Start of Provided information

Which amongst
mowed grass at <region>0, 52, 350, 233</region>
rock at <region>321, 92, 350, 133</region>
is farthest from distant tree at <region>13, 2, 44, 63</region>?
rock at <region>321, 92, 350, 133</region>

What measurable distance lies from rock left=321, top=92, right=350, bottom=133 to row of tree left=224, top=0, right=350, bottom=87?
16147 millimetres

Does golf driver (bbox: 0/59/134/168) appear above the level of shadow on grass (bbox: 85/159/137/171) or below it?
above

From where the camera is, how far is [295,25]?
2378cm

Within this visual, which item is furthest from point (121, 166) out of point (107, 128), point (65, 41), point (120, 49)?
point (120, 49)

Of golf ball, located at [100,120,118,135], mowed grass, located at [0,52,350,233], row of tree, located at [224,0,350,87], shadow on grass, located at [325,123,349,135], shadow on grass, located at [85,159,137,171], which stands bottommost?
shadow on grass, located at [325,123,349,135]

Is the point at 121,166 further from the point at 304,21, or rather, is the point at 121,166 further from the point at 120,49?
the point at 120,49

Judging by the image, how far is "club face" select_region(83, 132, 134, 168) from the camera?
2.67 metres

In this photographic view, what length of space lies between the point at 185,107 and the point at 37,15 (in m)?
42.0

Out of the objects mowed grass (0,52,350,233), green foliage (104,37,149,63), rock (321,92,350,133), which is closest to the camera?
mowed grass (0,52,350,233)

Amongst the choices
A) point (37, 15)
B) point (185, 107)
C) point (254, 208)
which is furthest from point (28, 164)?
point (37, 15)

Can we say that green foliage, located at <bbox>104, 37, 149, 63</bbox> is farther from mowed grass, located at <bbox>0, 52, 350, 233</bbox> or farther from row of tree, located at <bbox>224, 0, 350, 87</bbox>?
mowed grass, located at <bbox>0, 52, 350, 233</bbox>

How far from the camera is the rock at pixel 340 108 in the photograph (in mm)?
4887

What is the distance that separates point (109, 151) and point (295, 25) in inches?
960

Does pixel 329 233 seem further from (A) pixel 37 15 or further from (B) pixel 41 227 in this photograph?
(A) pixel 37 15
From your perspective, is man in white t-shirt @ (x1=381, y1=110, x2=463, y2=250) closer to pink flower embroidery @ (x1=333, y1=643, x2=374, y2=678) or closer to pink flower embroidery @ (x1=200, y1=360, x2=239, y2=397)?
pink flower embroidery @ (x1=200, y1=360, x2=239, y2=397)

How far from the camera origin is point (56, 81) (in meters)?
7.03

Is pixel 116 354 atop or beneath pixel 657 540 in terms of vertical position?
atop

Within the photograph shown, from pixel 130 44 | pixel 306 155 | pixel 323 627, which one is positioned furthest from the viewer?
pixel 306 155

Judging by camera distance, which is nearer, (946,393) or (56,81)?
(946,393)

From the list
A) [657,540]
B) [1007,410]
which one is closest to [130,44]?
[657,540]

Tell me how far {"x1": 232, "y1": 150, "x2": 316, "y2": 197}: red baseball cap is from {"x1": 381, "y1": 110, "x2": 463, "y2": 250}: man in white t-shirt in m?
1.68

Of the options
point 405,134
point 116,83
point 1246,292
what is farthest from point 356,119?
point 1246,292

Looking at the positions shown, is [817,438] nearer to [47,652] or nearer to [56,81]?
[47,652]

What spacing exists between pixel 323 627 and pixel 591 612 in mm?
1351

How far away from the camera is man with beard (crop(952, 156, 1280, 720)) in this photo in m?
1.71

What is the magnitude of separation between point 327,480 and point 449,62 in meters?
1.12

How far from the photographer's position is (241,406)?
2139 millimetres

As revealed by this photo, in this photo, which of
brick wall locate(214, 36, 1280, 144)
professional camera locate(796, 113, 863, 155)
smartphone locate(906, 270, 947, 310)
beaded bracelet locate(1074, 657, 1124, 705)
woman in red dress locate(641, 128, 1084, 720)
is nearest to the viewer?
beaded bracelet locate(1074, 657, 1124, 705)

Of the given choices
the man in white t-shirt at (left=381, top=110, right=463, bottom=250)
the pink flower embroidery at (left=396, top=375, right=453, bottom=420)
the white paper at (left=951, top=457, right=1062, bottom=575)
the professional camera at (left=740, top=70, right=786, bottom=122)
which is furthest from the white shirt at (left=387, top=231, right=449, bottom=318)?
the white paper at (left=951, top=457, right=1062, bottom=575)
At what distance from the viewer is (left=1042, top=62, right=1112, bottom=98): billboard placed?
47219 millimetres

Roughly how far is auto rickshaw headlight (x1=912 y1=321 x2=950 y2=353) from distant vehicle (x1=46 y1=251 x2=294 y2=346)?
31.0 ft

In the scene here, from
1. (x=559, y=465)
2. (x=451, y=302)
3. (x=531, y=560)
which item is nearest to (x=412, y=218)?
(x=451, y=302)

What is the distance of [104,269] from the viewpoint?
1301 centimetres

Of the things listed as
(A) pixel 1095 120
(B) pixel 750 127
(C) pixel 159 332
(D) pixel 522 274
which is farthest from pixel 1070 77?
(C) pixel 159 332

End of Provided information

### Your goal
Please give the listing above again, switching "golf driver" to "golf club" and leaving everything else unchanged.

### Task output
Which amongst
mowed grass at <region>0, 52, 350, 233</region>
rock at <region>321, 92, 350, 133</region>
is farthest from distant tree at <region>13, 2, 44, 63</region>?
rock at <region>321, 92, 350, 133</region>

What measurable distance lies from rock left=321, top=92, right=350, bottom=133 to row of tree left=224, top=0, right=350, bottom=87?
16147 millimetres

Does golf club (bbox: 0/59/134/168) appear above the level of shadow on grass (bbox: 85/159/137/171) or below it?
above

From where the camera is, how far is [295,25]?
2378cm

Within this visual, which item is furthest from point (121, 166) out of point (107, 128), point (65, 41), point (120, 49)?
point (120, 49)

Of golf ball, located at [100,120,118,135], mowed grass, located at [0,52,350,233], row of tree, located at [224,0,350,87], shadow on grass, located at [325,123,349,135], shadow on grass, located at [85,159,137,171], which stands bottommost?
shadow on grass, located at [325,123,349,135]

Is the point at 121,166 further from the point at 304,21, or rather, is the point at 121,166 further from the point at 120,49?
the point at 120,49

Judging by the image, how far is "club face" select_region(83, 132, 134, 168) from the camera?
2.67 metres

In this photographic view, what length of space lies between the point at 185,107 and the point at 37,15 (in m)?
42.0

Out of the objects mowed grass (0,52,350,233), green foliage (104,37,149,63), rock (321,92,350,133), which is closest to the camera?
mowed grass (0,52,350,233)

Amongst the choices
A) point (37, 15)
B) point (185, 107)
C) point (254, 208)
which is furthest from point (28, 164)?
point (37, 15)

Can we say that green foliage, located at <bbox>104, 37, 149, 63</bbox> is farther from mowed grass, located at <bbox>0, 52, 350, 233</bbox> or farther from row of tree, located at <bbox>224, 0, 350, 87</bbox>?
mowed grass, located at <bbox>0, 52, 350, 233</bbox>

How far from the camera is the rock at pixel 340 108 in the photograph (in mm)?
4887

What is the distance that separates point (109, 151) and point (295, 25) in inches?
960

Does pixel 329 233 seem further from (A) pixel 37 15 or further from (B) pixel 41 227 in this photograph?
(A) pixel 37 15
From your perspective, is man in white t-shirt @ (x1=381, y1=110, x2=463, y2=250) closer to pink flower embroidery @ (x1=333, y1=643, x2=374, y2=678) or closer to pink flower embroidery @ (x1=200, y1=360, x2=239, y2=397)?
pink flower embroidery @ (x1=200, y1=360, x2=239, y2=397)

How far from the camera origin is point (56, 81) (in meters)?
7.03

Is pixel 116 354 atop or beneath pixel 657 540 in terms of vertical position?
atop

Within the photograph shown, from pixel 130 44 | pixel 306 155 | pixel 323 627, which one is positioned furthest from the viewer?
pixel 306 155

Judging by camera distance, which is nearer, (946,393) or (56,81)?
(946,393)

From the list
A) [657,540]
B) [1007,410]
which one is closest to [130,44]?
[657,540]

Tell me how far {"x1": 232, "y1": 150, "x2": 316, "y2": 197}: red baseball cap is from {"x1": 381, "y1": 110, "x2": 463, "y2": 250}: man in white t-shirt in m?
1.68

Of the options
point 405,134
point 116,83
point 1246,292
what is farthest from point 356,119?
point 1246,292

Looking at the positions shown, is [817,438] nearer to [47,652] or nearer to [56,81]?
[47,652]

What spacing exists between pixel 323 627 and pixel 591 612 in mm?
1351

How far away from the camera is man with beard (crop(952, 156, 1280, 720)) in this photo in m?
1.71

What is the magnitude of separation between point 327,480 and point 449,62 in meters?
1.12

How far from the photographer's position is (241,406)?
2139 millimetres

As revealed by this photo, in this photo, which of
brick wall locate(214, 36, 1280, 144)
professional camera locate(796, 113, 863, 155)
smartphone locate(906, 270, 947, 310)
beaded bracelet locate(1074, 657, 1124, 705)
woman in red dress locate(641, 128, 1084, 720)
is nearest to the viewer?
beaded bracelet locate(1074, 657, 1124, 705)

Of the given choices
the man in white t-shirt at (left=381, top=110, right=463, bottom=250)
the pink flower embroidery at (left=396, top=375, right=453, bottom=420)
the white paper at (left=951, top=457, right=1062, bottom=575)
the professional camera at (left=740, top=70, right=786, bottom=122)
which is furthest from the white shirt at (left=387, top=231, right=449, bottom=318)?
the white paper at (left=951, top=457, right=1062, bottom=575)
At what distance from the viewer is (left=1042, top=62, right=1112, bottom=98): billboard placed?
47219 millimetres

Roughly how far is auto rickshaw headlight (x1=912 y1=321 x2=950 y2=353) from distant vehicle (x1=46 y1=251 x2=294 y2=346)?
31.0 ft

In the scene here, from
1. (x=559, y=465)
2. (x=451, y=302)
3. (x=531, y=560)
which item is nearest to (x=412, y=218)?
(x=451, y=302)

What is the distance of [104,269] from the viewpoint?
1301 centimetres

Of the things listed as
(A) pixel 1095 120
(B) pixel 750 127
(C) pixel 159 332
(D) pixel 522 274
which is farthest from pixel 1070 77?
(C) pixel 159 332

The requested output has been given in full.